_DOCUMENT SEGMENT_.
The truth of UK's guilt over Iraq
Until Chilcot hears UN weapons inspectors' testimony, the fiction of Britain honestly seeking a WMD smoking gun prevails
By Scott Ritter | Guardian.co.UK

But having decided on war using WMD as the justification, both the US and Great Britain began the process of fabricating a case after the fact. Lacking new intelligence data on Iraqi WMD, both nations resorted to either recycling old charges that had been disproved by UN inspectors in the past, or fabricating new charges that would not withstand even the most cursory of investigations.

With its troops no longer engaged in military operations inside Iraq, Great Britain has been liberated politically to conduct a postmortem of that conflict, including the sensitive issue of the primary justification used by then Prime Minister Tony Blair for going to war, namely Iraqi weapons of mass destruction, or WMD.

The failure to find any WMD in Iraq following the March 2003 invasion and subsequent occupation of that country by US and British troops continues to haunt those who were involved in making the decision for war. The issue of Iraqi WMD, and the role it played in influencing the decision for war, is at the centre of the ongoing Iraq war inquiry being conducted by Sir John Chilcot.

_SUPPLIED MATERIAL_.

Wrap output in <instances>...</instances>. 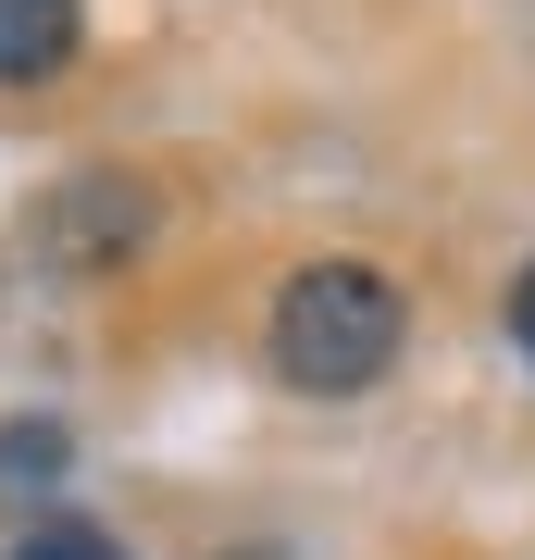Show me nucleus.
<instances>
[{"label":"nucleus","mask_w":535,"mask_h":560,"mask_svg":"<svg viewBox=\"0 0 535 560\" xmlns=\"http://www.w3.org/2000/svg\"><path fill=\"white\" fill-rule=\"evenodd\" d=\"M398 349H411V287L386 261H361V249L299 261L275 300H261V361H275V386H299V399H361V386L398 374Z\"/></svg>","instance_id":"nucleus-1"},{"label":"nucleus","mask_w":535,"mask_h":560,"mask_svg":"<svg viewBox=\"0 0 535 560\" xmlns=\"http://www.w3.org/2000/svg\"><path fill=\"white\" fill-rule=\"evenodd\" d=\"M150 224H162L150 187H125V175H75V187L38 212V237H50V261H88V275H100V261H138Z\"/></svg>","instance_id":"nucleus-2"},{"label":"nucleus","mask_w":535,"mask_h":560,"mask_svg":"<svg viewBox=\"0 0 535 560\" xmlns=\"http://www.w3.org/2000/svg\"><path fill=\"white\" fill-rule=\"evenodd\" d=\"M75 50H88V0H0V101L62 88Z\"/></svg>","instance_id":"nucleus-3"},{"label":"nucleus","mask_w":535,"mask_h":560,"mask_svg":"<svg viewBox=\"0 0 535 560\" xmlns=\"http://www.w3.org/2000/svg\"><path fill=\"white\" fill-rule=\"evenodd\" d=\"M0 486H62V423H0Z\"/></svg>","instance_id":"nucleus-4"},{"label":"nucleus","mask_w":535,"mask_h":560,"mask_svg":"<svg viewBox=\"0 0 535 560\" xmlns=\"http://www.w3.org/2000/svg\"><path fill=\"white\" fill-rule=\"evenodd\" d=\"M13 560H125V548L100 536V523H38V536H25Z\"/></svg>","instance_id":"nucleus-5"},{"label":"nucleus","mask_w":535,"mask_h":560,"mask_svg":"<svg viewBox=\"0 0 535 560\" xmlns=\"http://www.w3.org/2000/svg\"><path fill=\"white\" fill-rule=\"evenodd\" d=\"M511 349H523V374H535V261L511 275Z\"/></svg>","instance_id":"nucleus-6"}]
</instances>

_YOUR GOAL_.
Write out the stretch from "With its troops" through "destruction, or WMD." of the article on Britain and Iraqi WMD again, swapping "postmortem" for "review".

_RESULT OF THE EXERCISE_.
With its troops no longer engaged in military operations inside Iraq, Great Britain has been liberated politically to conduct a review of that conflict, including the sensitive issue of the primary justification used by then Prime Minister Tony Blair for going to war, namely Iraqi weapons of mass destruction, or WMD.